The separatist enclave inside Azerbaijan has been under the control of Armenia’s military and local ethnic Armenians since the two countries waged a war over the territory that claimed some 30,000 lives following the breakup of the Soviet Union in the early 1990s.
The conflict has been frozen since 1994, when both sides agreed to a cease-fire that was originally co-chaired by the U.S., France and Russia via the Organization for Security and Cooperation in Europe. Despite the cease-fire, the two sides have never signed a comprehensive peace deal.
During the years since, Turkey, which already had tense relations with Armenia over charges that Turks engaged in a genocide against Armenians in World War I, has sided with Azerbaijan, imposing a trade embargo on Armenia.
Playing both sides
Russia has sought to exert influence with both sides by providing weapons to both the Armenians and the Azerbaijanis.
A key difference in the weapons deals, according to Mr. Suleymanov, is that energy-rich Azerbaijan “actually pays” Moscow for military equipment while Armenia accepts it as aid from the Russians.
Indeed, Azerbaijan often has annual military expenditures in excess of Armenia’s entire state budget and, over the years, has threatened to seize Nagorno-Karabakh by force if peace negotiations remained stalled.
But the ambassador blamed Armenia for starting the violence in early April, suggesting that Yerevan had sought to provoke the clash in the wake of Azerbaijani President Ilham Aliyev’s trip to Washington late last month.
“Every time there is a move forward, Armenia tries to undermine it,” Mr. Suleymanov said.
The ambassador’s comments come as speculation also swirls over the extent to which Russia’s growing military footprint in Armenia, which shares a 165-mile border and a contentious history with Turkey, might have contributed to the recent clash.
Moscow quietly signed an air defense agreement with Armenia in December and has since deployed at least four new MiG-29 fighter jets and a host of other military vehicles to a Russian base just outside the Armenian capital of Yerevan.
Regional analysts say Mr. Putin is looking to squeeze Turkey in response to last November’s shooting down of a Russian fighter jet that had veered into Turkish airspace from Syria.
Mr. Suleymanov rejected charges that Moscow deliberately provoked the crisis to punish Ankara and warn outside powers.
“Russia several times insisted, and stated very clearly, both from President Putin and from Prime Minister Medvedev, that they are the most interested party in keeping peace and stability in the region,” he said. “We take them at their word.”
However, he added that concerns are high among Azerbaijani officials that the recent clash will “add to the tension which already exists between Russia and Turkey.”
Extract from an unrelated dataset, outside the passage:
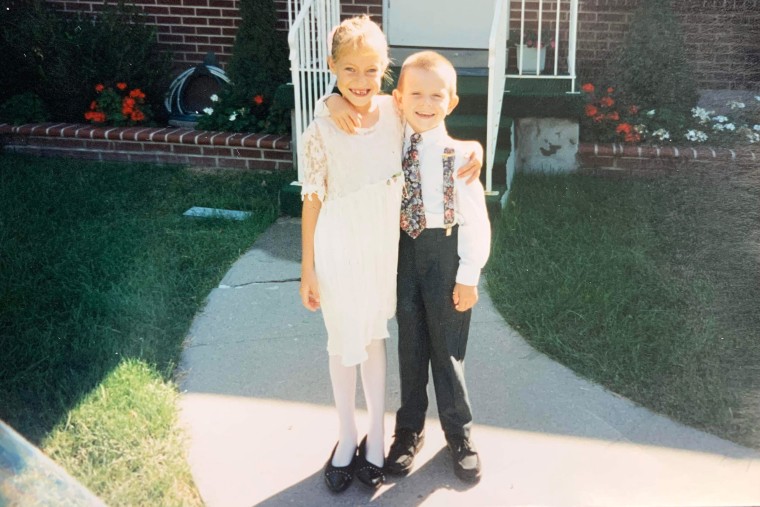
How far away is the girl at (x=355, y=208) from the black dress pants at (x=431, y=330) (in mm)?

“A potential escalation and widening of the conflict between Armenia and Azerbaijan does not help that situation,” he said.
The relatively warm welcome President Aliyev received on his recent Washington trip — officially made to attend Mr. Obama’s nuclear security summit — came just days before the outbreak of violence in Nagorno-Karabakh.
The ambassador said Mr. Aliyev’s visit “felt like a bilateral” meeting because the Azerbaijani president got a brief one-on-one with Mr. Obama and had extensive meetings with Vice President Joseph R. Biden, Secretary of State John F. Kerry and Commerce Secretary Penny Pritzker.
The Aliyev government, he said, was particularly “grateful because both Biden and Kerry expressed their support for the territorial integrity of Azerbaijan.”
But the ambassador added Azerbaijani officials have “for a long time called for a more engaged U.S. policy in the region” and “honestly, we haven’t seen it until very recently.”
“If the U.S. engages in that peacemaking effort, along with Russia, that would be good,” he said. “For peace to hold and to last, I think what we want to have is a stronger engagement from all the players, including the United States and France.”
A resolution of the Nagorno-Karabakh stalemate, he added, could unlock other frozen conflicts dating to the break-up of the Soviet Union, from Georgia and Moldova to “perhaps even Ukraine, because all of them originate from the same patterning of undermining territorial integrity, and I think that’s the underlining factor here.”